I've never seen any promises from F1M about midfield teams on the podium on a regular basis, nor that the top teams would all change, nor that the margins would grow significantly smaller through the entire pack. Not even close. Maybe someone has some links showing otherwise?

What they did clearly state was major changes to car design to allow for closer racing for extended periods, reduction of "dirty air" to allow this, and hopes of more passing on track. The budget caps and aero limits allowed a means for lesser teams to develop more than the better teams and give them a chance to catch up vs the previous regs, which would tighten the field strength.


And in my opinion, the regs worked just fine. On track passing increased by about 30% through the year, and many of those passes involved multiple cars in close proximity for a number of laps. Cars on differing strategies could finally fight when they didn't have the pace advantage for a DRS fly by pass. Though the top teams remained the top teams, the order in WCC standings changed. The largest gap was 1-2, and the 2-3 fight was tight and fighting until the end. The rest of the field shuffled completely with only a single team (AM) finishing in the same position as the previous year. The bottom several teams also scored more points than the previous year, so the spread of points through the pack was not as great as with the old regs.

Now in only the second year, the lowest ranking teams will benefit even more, and the highest ranking teams will have stiffer penalties. I seriously doubt if that is going to allow things to get nearly as spread out as the previous regs, money is now in the picture along with the aero and CFD caps.

If the first race is any indication, the WCC deck will shuffle once again. We've already had a team ranked 7th last year on the podium, as well as a 10th ranked team score a point.

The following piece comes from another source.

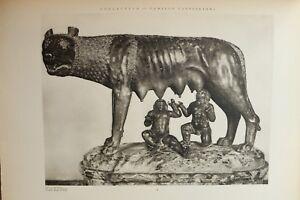Auktion-Katalog-1925-Collection-Camillo-Castiglioni-Vienne-Wien-Amsterdam-II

I'm not for gimmicks and restrictions in F1. They make a box and make the constructors stay within the box. The constructor that does it best wins, and their drivers benefit from better cars. If it reaches a point of reverse grids, ballast, and other such nonsense they may as well just make it a spec series. The spec series already exists in Indycar, and with budgets similar to F1 they would probably be almost as fast. But even with their current series which is essentially a spec car, the racing is only but so close, and a good part of that is due to strategy calls and luck of refueling windows vs track accidents and such. Certain teams still rise to the top even though in theory they should not.

Maybe they should ballast on each stop and then apply a formula to allow cars and drivers to be more equal. After all, they could just regulate it until everyone gets a trophy.